Although secluded in a convent, Anna Comnena kept herself informed. She admired her mother in Book 14 for accompanying Alexius on his campaigns and lauded Sichelgaita of Salerno, an Amazonian Lombard called “Gaita” who married Robert Guiscard and followed him into battle against the infidels. According to Anna Comnena, Gaita was “another Pallas, if not a second Athena” (147). The author turned Gaita's courage into high drama. Prefiguring Joan of Arc, Gaita raises the fighting spirit of men by dressing in armor and brandishing a spear while riding at full gallop ahead of the Norman phalanx. Questioning the manhood of deserters, she yells in Homeric style, “How far will ye run? Halt! Be men!” The image, grandly pictorial, preserves for history one of the stunning female warriors of the Middle Ages.
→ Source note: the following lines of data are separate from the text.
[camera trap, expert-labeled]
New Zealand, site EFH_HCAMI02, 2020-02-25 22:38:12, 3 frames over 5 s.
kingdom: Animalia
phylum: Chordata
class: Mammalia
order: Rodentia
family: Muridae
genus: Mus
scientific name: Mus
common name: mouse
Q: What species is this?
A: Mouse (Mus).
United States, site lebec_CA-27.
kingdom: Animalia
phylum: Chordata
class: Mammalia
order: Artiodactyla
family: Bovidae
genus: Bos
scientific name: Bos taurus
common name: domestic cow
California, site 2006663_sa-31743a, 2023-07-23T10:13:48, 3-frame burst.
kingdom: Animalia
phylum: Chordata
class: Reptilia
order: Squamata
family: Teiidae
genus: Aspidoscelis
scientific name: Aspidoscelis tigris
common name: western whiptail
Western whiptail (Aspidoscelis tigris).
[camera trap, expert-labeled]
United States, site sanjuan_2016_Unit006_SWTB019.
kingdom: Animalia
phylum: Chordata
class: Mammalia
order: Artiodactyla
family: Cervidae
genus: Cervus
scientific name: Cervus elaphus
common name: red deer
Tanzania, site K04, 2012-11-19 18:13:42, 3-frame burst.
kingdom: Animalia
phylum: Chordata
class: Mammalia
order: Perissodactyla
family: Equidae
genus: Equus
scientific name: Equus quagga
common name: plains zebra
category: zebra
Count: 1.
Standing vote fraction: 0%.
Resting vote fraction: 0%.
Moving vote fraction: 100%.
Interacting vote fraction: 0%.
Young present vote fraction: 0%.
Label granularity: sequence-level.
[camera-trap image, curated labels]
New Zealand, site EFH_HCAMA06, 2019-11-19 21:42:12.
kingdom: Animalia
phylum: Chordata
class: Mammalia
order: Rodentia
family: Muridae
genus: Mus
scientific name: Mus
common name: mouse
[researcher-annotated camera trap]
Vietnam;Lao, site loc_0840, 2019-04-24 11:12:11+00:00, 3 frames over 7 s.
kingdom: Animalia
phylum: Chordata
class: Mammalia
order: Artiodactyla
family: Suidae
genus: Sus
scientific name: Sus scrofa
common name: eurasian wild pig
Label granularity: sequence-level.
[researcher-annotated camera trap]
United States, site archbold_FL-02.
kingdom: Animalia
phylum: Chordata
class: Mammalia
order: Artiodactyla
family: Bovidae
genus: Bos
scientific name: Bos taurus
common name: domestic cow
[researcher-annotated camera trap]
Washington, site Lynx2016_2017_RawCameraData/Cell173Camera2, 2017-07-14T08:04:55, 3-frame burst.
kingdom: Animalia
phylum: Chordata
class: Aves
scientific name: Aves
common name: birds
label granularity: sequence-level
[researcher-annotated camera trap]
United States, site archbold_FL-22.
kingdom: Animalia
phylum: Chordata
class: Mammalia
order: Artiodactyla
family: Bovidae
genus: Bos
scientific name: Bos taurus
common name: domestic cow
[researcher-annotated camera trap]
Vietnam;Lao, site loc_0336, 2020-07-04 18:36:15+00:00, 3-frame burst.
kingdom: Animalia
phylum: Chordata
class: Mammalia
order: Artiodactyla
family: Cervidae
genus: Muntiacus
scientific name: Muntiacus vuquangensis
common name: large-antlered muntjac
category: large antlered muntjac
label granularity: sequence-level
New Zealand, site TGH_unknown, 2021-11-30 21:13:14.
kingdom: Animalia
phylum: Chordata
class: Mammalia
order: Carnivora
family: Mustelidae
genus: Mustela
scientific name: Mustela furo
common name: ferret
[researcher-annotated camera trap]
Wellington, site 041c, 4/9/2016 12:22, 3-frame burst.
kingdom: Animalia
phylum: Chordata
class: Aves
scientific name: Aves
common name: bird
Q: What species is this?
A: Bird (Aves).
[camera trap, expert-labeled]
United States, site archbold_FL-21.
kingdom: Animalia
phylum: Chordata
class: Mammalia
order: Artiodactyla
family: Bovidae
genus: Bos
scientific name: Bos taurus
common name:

Critics admire Anna Comnena's eloquence, scope, and command of geography, combat tactics, and psychology. Composing in her early sixties, she excelled at characterizing enemies in brief, describing Robert Guiscard as nourished on evil, Bohemond as a streaking thunderbolt, and Gregory VII as a prelate unworthy of the position of high priest. Contemporaries who doubted the authorship offered a left-handed compliment in claiming that so excellent a history could not be the work of a mere woman. The stream of praise to Alexius raises questions of author objectivity, beginning in Book 1, when the text describes Bryennius's failure to murder the emperor as the hand of God preserving Alexius for a great destiny. More favorable critiques value Anna Comnena for detailing the personalities of significant figures—Tancred, Malik Shah, Hugh of Vermandois, Marianus, Kilij Arslan, Henry IV, Godfrey de Bouillon, and Michael VII. Like Greek tragedy, the text winds down from the burning of Basil the Bogomil at the stake in the Hippodrome to Alexius's death, perhaps the most significant moment in the author's life. Like epic, the history preserves Alexius's deeds and statecraft as turning points in the survival of the Byzantine Empire. The high points of Alexius's reign colored an anonymous Bavarian hero tale, Konig Rother (King Rother, ca. 1150), a crusader adventure from the Lombard Cycle.

Sources

Anna Comnena. Alexias. Translated by E. R. A. Sewter. London: Penguin, 2004.

Edgington, Susan, and Sarah Lambert. Gendering the Crusades. New York: Columbia University Press, 2002.

Gouma-Peterson, Thalia, ed. Anna Komnene and Her Times. New York: Routledge, 2000.